Actualité et archéologie du Moyen-Orient et du monde de la Bible

Fouilles à Ashkelon : sauce romaine au menu

Christophe Lafontaine
18 décembre 2019
email whatsapp whatsapp facebook twitter version imprimable

Des fouilles près d'Ashkelon (Israël) ont révélé des aménagements de l’époque romaine dédiés à la production d’une sauce fameuse, proche du nuoc-mâm vietnamien ! Des restes d’une église byzantine ont également été retrouvés.


Les us et les goûts romains se sont répandus dans tout l’empire, il y a 2000 ans. Et n’ont pas concerné seulement la mode, l’architecture, mais sont allés jusqu’au fond des assiettes. C’est ce que vient confirmer une récente découverte réalisée et annoncée via communiqué par l’Autorité des Antiquités d’Israël (AAI), au sud d’Ashkelon, ville sur la côte méditerranéenne en Israël.

Les chercheurs y ont en effet retrouvé d’anciennes cuves du Ier siècle ap. J.-C. destinées à la production d’une antique sauce de poisson, appelée « garum ». Les Romains, riches comme pauvres, en raffolaient. L’historien romain, Pline l’Ancien, la mentionne régulièrement dans son « Histoire naturelle ». Et la sauce a fait des émules en Terre Sainte, puisqu’elle y a été produite et consommée.

Aussi populaire que notre ketchup moderne mis un peu à toutes les sauces, le garum – visqueux et très salé – était utilisé pour la plupart des plats dans le régime méditerranéen, aux périodes romaines comme byzantines.
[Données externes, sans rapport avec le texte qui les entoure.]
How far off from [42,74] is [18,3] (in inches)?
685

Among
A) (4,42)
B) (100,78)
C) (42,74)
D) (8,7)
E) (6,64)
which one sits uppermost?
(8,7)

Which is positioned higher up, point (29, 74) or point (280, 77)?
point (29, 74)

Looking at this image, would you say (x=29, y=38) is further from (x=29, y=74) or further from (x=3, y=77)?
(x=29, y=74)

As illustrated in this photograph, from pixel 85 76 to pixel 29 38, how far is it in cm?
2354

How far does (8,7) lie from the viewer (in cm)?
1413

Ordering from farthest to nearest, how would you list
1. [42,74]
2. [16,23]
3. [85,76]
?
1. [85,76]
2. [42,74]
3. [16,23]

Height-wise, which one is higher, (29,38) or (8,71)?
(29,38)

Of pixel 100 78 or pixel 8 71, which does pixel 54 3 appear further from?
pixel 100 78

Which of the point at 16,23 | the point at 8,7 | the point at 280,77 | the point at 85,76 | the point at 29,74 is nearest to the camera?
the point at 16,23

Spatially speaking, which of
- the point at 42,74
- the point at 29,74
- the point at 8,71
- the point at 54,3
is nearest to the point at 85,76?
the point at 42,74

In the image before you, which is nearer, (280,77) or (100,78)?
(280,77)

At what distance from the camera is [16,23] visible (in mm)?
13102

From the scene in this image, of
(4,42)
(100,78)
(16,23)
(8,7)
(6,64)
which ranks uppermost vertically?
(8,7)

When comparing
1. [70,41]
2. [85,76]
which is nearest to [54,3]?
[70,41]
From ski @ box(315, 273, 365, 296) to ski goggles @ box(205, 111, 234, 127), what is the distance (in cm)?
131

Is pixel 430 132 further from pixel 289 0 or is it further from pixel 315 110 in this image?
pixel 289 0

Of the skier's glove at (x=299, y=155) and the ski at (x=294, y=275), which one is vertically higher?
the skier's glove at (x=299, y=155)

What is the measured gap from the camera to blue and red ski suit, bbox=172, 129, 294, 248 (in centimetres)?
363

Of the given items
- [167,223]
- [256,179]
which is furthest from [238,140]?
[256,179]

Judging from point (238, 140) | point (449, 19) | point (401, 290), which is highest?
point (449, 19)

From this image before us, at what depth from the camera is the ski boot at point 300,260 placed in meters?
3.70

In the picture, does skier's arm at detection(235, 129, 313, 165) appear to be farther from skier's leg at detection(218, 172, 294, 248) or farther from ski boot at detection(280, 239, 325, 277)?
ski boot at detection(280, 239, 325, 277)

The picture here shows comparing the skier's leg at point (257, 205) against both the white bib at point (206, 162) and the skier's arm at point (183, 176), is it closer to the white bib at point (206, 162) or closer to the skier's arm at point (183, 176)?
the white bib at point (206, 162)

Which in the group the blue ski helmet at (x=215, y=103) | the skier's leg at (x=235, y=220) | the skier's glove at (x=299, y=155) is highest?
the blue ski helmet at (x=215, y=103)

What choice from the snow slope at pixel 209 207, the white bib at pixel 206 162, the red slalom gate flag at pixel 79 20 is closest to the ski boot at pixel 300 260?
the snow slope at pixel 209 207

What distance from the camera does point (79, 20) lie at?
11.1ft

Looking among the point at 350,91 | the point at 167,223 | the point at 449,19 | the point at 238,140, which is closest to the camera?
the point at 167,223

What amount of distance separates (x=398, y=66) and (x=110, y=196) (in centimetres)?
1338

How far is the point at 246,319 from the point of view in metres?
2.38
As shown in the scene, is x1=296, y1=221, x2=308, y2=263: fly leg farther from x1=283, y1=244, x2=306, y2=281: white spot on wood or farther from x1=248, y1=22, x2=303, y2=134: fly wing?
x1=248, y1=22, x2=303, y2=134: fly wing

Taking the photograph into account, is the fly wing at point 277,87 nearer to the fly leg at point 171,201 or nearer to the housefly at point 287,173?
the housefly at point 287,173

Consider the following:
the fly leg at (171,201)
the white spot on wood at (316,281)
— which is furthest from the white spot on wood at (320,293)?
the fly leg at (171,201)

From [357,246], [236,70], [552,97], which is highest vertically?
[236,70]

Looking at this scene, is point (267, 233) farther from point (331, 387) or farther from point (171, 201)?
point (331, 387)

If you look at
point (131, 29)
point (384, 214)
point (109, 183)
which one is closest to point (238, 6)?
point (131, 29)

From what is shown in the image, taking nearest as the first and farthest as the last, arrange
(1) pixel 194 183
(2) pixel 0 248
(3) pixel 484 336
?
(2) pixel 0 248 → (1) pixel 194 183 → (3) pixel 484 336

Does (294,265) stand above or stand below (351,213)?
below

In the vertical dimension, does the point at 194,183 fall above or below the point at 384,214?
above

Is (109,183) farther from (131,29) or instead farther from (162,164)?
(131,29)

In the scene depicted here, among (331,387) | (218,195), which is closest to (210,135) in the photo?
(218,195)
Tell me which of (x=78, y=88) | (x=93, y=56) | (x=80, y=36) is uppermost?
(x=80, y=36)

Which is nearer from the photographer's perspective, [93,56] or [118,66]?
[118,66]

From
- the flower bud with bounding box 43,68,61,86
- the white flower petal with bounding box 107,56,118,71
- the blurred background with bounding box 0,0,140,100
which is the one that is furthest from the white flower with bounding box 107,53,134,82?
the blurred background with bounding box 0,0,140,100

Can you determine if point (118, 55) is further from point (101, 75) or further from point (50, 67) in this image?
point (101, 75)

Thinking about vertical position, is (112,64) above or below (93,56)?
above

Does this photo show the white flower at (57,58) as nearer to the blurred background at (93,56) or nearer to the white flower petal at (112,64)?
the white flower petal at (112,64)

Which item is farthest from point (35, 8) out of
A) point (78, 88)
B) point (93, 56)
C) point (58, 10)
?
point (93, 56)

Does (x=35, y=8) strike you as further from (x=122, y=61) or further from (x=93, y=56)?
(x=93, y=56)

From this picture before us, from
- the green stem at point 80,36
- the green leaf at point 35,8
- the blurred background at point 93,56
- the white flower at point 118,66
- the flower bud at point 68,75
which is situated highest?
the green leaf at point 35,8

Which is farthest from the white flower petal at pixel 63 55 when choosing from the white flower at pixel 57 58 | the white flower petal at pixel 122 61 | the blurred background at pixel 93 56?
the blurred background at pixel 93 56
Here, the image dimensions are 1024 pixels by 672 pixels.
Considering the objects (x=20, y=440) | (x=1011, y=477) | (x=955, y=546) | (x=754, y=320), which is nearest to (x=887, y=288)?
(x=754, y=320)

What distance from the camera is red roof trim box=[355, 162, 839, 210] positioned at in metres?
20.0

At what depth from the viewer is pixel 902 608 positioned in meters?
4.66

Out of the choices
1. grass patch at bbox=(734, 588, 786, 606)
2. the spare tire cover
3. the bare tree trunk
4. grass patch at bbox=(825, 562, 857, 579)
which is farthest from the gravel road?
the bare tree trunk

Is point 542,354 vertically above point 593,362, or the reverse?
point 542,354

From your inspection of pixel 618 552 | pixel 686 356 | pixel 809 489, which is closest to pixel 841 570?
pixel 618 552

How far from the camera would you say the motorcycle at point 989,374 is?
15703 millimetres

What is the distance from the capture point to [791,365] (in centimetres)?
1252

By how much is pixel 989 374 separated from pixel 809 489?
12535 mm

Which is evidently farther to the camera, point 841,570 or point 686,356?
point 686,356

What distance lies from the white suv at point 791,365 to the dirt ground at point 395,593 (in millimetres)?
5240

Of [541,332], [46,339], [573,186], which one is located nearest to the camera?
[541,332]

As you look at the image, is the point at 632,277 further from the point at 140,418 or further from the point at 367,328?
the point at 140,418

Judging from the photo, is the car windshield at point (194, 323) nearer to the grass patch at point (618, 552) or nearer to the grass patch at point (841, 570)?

Il était principalement composé de chair ou de viscères de poisson (parfois de crustacés), ayant fermenté longtemps dans beaucoup de sel, afin d’éviter toute putréfaction. Le goût du garum s’approchant ainsi de celui du nuoc-mâm vietnamien !Parfois, du vin, de l’huile ou du poivre pouvaient être ajoutés.

Une découverte rare en Méditerranée orientale

« Des sources anciennes font même référence à la production de garum juif », a déclaré dans le communiqué de l’AAI, le Dr. Erickson-Gini. Le Times of israel explique qu’alors la sauce était connue sous le nom « garum castimonarium » qui était garantie à base de poisson casher et sans crustacés.

Bien qu’il s’agisse d’un aliment de base de l’Empire romain, les archéologues ont retrouvé peu de fabriques dédiées à la production de garum romain. Les sites connus se trouvent principalement en Italie et en Espagne.

En ce sens, les cuves de fermentation d’Ashkelon sont ainsi parmi les rares découvertes en la matière. Qui plus est en Méditerranée orientale, malgré la longue présence des Romains dans la région. Dor serait le seul autre endroit identifié en Israël qui pourrait avoir produit du garum, a déclaré le Dr Erickson-Gini dans les colonnes du Times of Israel.

Usage local et fortes odeurs

Le journal rapporte aussi que « d’après les fouilles effectuées jusqu’à présent, le site d’Ashkelon n’était pas une usine importante et était peut-être largement destiné à un usage local ».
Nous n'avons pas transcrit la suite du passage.